Description: High-performance computer scientists instrument their code at specific areas with Caliper to gather performance data as their code runs, so that they can retroactively look at where slowdowns occurred. Then they open a Jupyter notebook and use the Python-based library called Hatchet to index the dataframes of their performance data and graph data. The users also want to see a representation of the calling context tree of the program (shown here on the left), which is an output that shows how functions called other functions and how long each function took to execute. To supplement the current terminal-like tree visualization in Hatchet from the previous slide, I built an interactive tree that gives users a way to explore the call tree and extract subtrees from the visualization back into the Jupyter notebook cells using Roundtrip.

Papers

S. Brink, I. Lumsden, C. Scully-Allison, K. Williams, O. Pearce, T. Gamblin, M. Taufer, K. E. Isaacs, A. Bhatele, “Usability and Performance Improvements in Hatchet”, 2020 IEEE/ACM International Workshop on HPC User Support Tools (HUST) and Workshop on Programming and Performance Visualization Tools (ProTools), 2020, pp. 49-58, doi: 10.1109/HUSTProtools51951.2020.00013.

Repositories

Hatchet: Hatchet is a Python-based library that allows Pandas dataframes to be indexed by structured tree and graph data.
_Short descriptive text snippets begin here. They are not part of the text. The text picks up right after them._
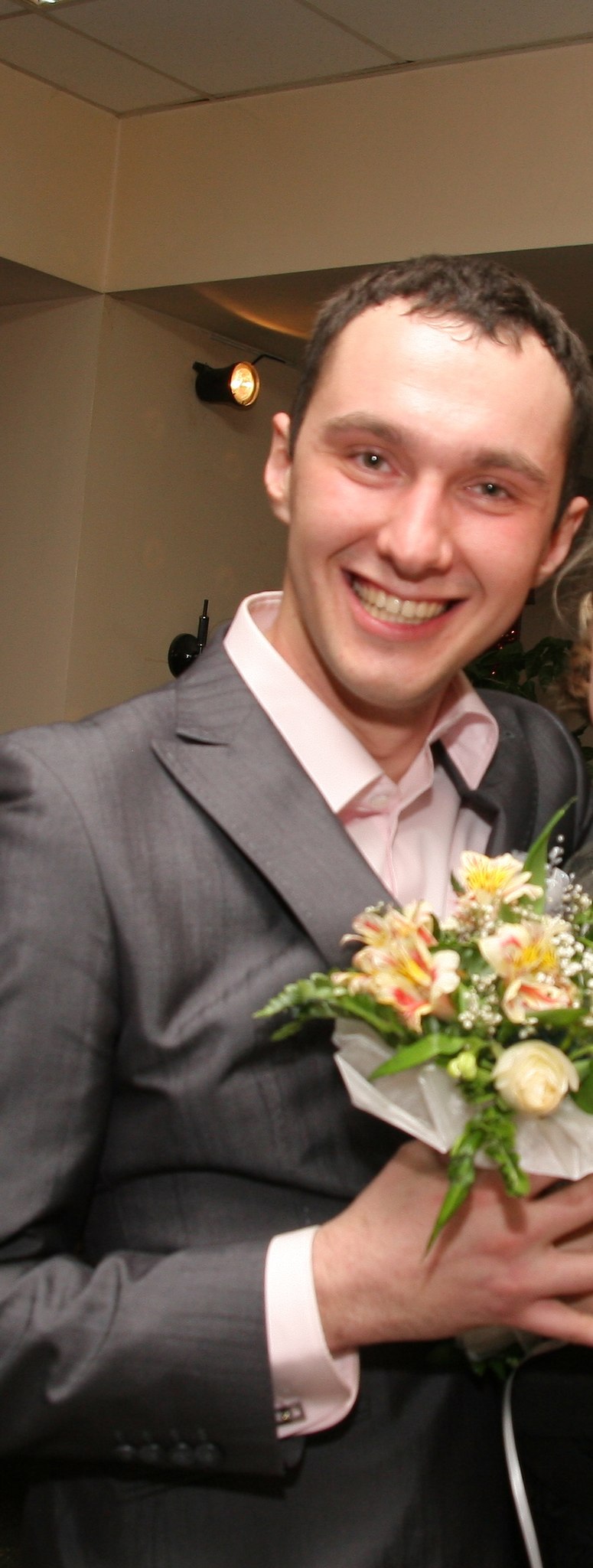 Виктор Воропаев | Николаев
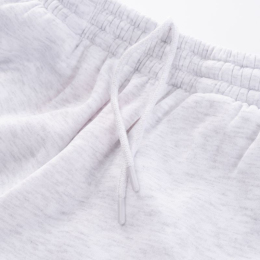 Martes lühikesed püksid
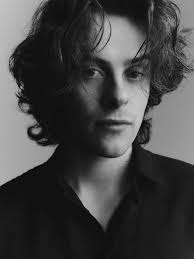 Skam (TV Series 2015–2017)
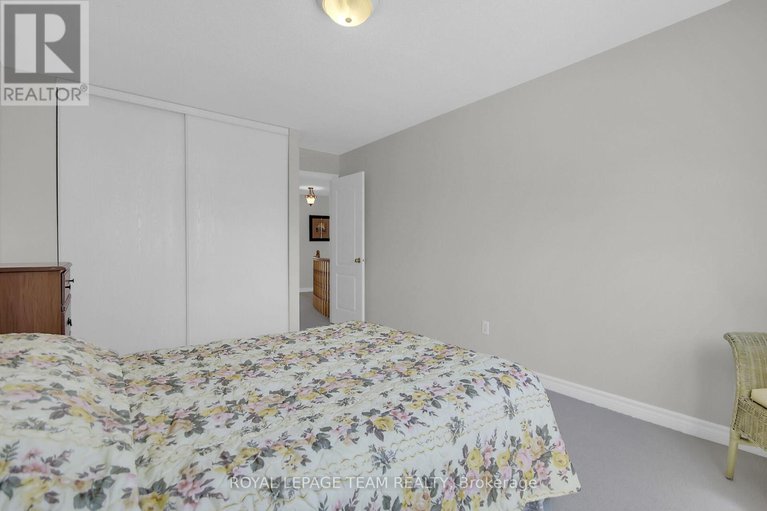 28202823/19-athena-way/barrhaven-east/ottawa/ontario/K2G6S1_27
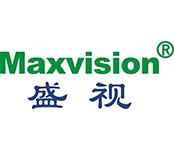 新金宝(中国游)有限公司官网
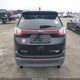 2FMPK3K94GBB56276 2016 Ford Edge Titanium auction photo thumbnail 16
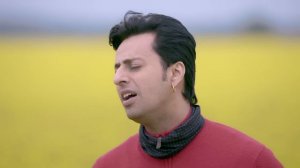 ''Astagfirullah" Eid Special 2015 | Salim Sulaiman | Official Music Video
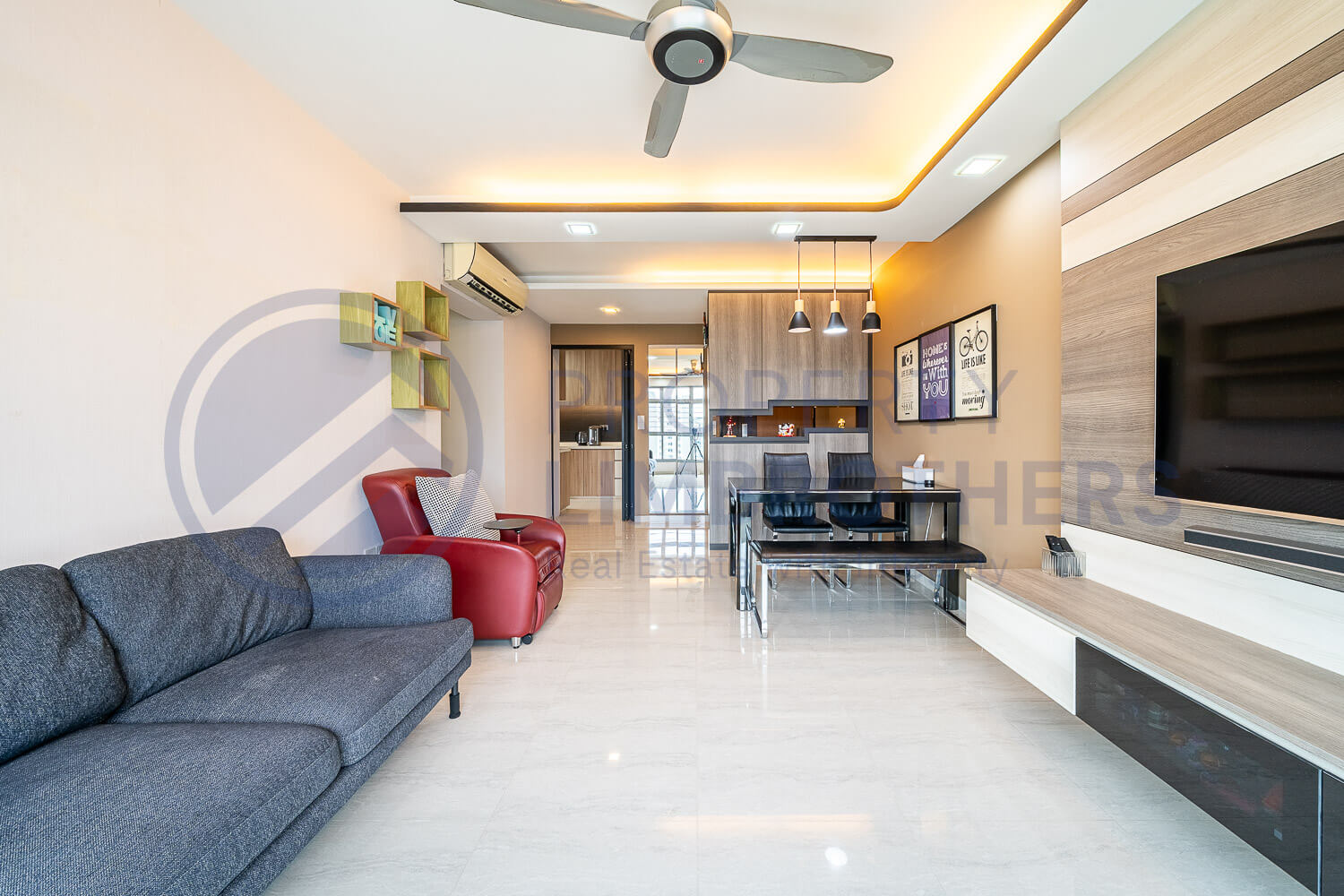 477A Upper Serangoon View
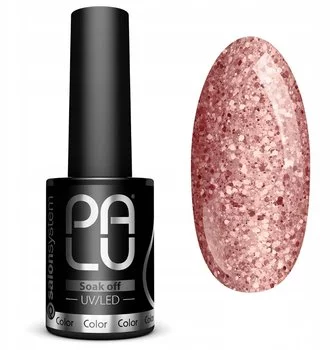 PALU Lakier hybrydowy RIO DE JANEIRO RI6  11g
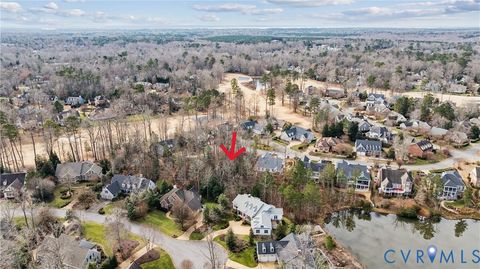 Tiny photo for 227 St Cuthbert, Williamsburg, VA 23188 (MLS # 2601548)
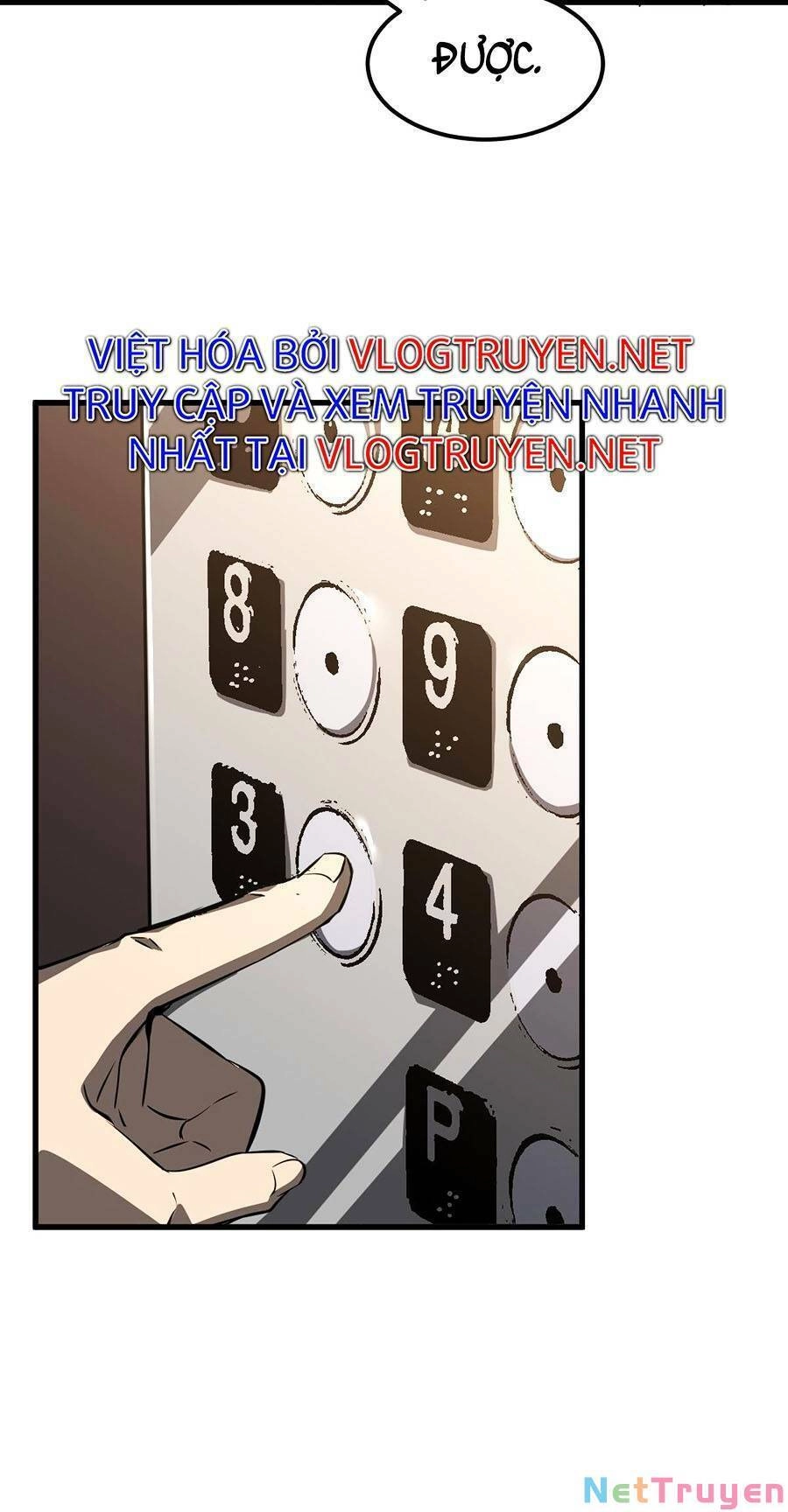 Siêu Phàm Tiến Hóa Chapter 62 - 7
It is intended for analyzing performance data that has a hierarchy (for example, serial or parallel profiles that represent calling context trees, call graphs, nested regions’ timers, etc.).

  • My forked version that contains examples of the tree visualizations (under Roundtrip_Examples/).

Roundtrip: An interface for loading Javascript (notably D3 visualizations) into Jupyter notebooks. Supports transferring data from Python Jupyter cells to Javascript – and back.